• Requirements: Under this task are some entries; return every one of them exactly.

* Begin *

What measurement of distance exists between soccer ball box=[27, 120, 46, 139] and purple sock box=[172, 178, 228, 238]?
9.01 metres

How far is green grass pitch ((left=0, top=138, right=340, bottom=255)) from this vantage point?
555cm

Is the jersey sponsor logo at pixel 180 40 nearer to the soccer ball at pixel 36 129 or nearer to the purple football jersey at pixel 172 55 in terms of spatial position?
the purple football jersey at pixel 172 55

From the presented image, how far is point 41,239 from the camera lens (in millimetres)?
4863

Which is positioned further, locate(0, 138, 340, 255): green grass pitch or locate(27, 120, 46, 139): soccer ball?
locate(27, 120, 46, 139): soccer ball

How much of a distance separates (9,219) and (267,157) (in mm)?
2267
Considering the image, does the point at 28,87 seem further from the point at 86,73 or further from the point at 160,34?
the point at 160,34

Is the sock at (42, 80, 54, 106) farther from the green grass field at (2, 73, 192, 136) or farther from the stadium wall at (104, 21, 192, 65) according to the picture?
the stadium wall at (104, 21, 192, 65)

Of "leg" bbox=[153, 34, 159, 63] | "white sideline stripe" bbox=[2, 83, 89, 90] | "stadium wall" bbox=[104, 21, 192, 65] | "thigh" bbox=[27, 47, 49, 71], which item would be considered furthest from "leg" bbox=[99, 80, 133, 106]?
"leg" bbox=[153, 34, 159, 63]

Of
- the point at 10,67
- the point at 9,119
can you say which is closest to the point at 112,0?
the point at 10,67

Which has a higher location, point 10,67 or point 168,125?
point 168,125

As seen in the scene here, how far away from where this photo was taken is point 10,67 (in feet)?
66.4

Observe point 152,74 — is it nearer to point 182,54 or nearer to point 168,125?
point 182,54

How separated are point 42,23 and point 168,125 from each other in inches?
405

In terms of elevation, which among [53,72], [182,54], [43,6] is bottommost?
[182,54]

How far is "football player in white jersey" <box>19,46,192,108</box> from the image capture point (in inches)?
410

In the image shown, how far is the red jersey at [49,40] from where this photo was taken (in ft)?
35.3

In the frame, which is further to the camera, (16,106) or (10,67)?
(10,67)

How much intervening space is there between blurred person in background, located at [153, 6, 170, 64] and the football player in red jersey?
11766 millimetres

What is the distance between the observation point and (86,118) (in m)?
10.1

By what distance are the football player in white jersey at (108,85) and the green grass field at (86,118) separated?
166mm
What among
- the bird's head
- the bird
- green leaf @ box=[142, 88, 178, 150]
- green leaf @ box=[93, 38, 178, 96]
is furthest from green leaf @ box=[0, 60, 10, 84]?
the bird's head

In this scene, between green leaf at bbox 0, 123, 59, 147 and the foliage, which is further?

* End *

• Exercise output:
What measurement of distance exists between soccer ball box=[27, 120, 46, 139] and purple sock box=[172, 178, 228, 238]?
9.01 metres

How far is green grass pitch ((left=0, top=138, right=340, bottom=255)) from this vantage point?
555cm

Is the jersey sponsor logo at pixel 180 40 nearer to the soccer ball at pixel 36 129 or nearer to the purple football jersey at pixel 172 55 in terms of spatial position?
the purple football jersey at pixel 172 55

From the presented image, how far is point 41,239 from the camera lens (in millimetres)?
4863

Which is positioned further, locate(0, 138, 340, 255): green grass pitch or locate(27, 120, 46, 139): soccer ball?
locate(27, 120, 46, 139): soccer ball

How much of a distance separates (9,219) and (267,157) (in mm)?
2267
Considering the image, does the point at 28,87 seem further from the point at 86,73 or further from the point at 160,34?
the point at 160,34

Is the sock at (42, 80, 54, 106) farther from the green grass field at (2, 73, 192, 136) or farther from the stadium wall at (104, 21, 192, 65) according to the picture?
the stadium wall at (104, 21, 192, 65)

Of "leg" bbox=[153, 34, 159, 63] | "white sideline stripe" bbox=[2, 83, 89, 90] | "stadium wall" bbox=[104, 21, 192, 65] | "thigh" bbox=[27, 47, 49, 71], which item would be considered furthest from "leg" bbox=[99, 80, 133, 106]?
"leg" bbox=[153, 34, 159, 63]

Of
- the point at 10,67
- the point at 9,119
can you say which is closest to the point at 112,0?
the point at 10,67

Which has a higher location, point 10,67 or point 168,125?
point 168,125

As seen in the scene here, how far away from where this photo was taken is point 10,67 (in feet)?
66.4

Observe point 152,74 — is it nearer to point 182,54 or nearer to point 168,125?
point 182,54

How separated are point 42,23 and point 168,125 from each other in inches?
405

In terms of elevation, which among [53,72], [182,54], [43,6] is bottommost?
[182,54]

How far is "football player in white jersey" <box>19,46,192,108</box> from the image capture point (in inches)?
410

In the image shown, how far is the red jersey at [49,40] from where this photo was taken (in ft)?
35.3

In the frame, which is further to the camera, (16,106) or (10,67)?
(10,67)

How much intervening space is there between blurred person in background, located at [153, 6, 170, 64] and the football player in red jersey?
11766 millimetres

What is the distance between the observation point and (86,118) (in m)?
10.1

By what distance are the football player in white jersey at (108,85) and the green grass field at (86,118) separated?
166mm
What among
- the bird's head
- the bird
- green leaf @ box=[142, 88, 178, 150]
- green leaf @ box=[93, 38, 178, 96]
is furthest from green leaf @ box=[0, 60, 10, 84]?
the bird's head

In this scene, between green leaf at bbox 0, 123, 59, 147 and the foliage, which is further?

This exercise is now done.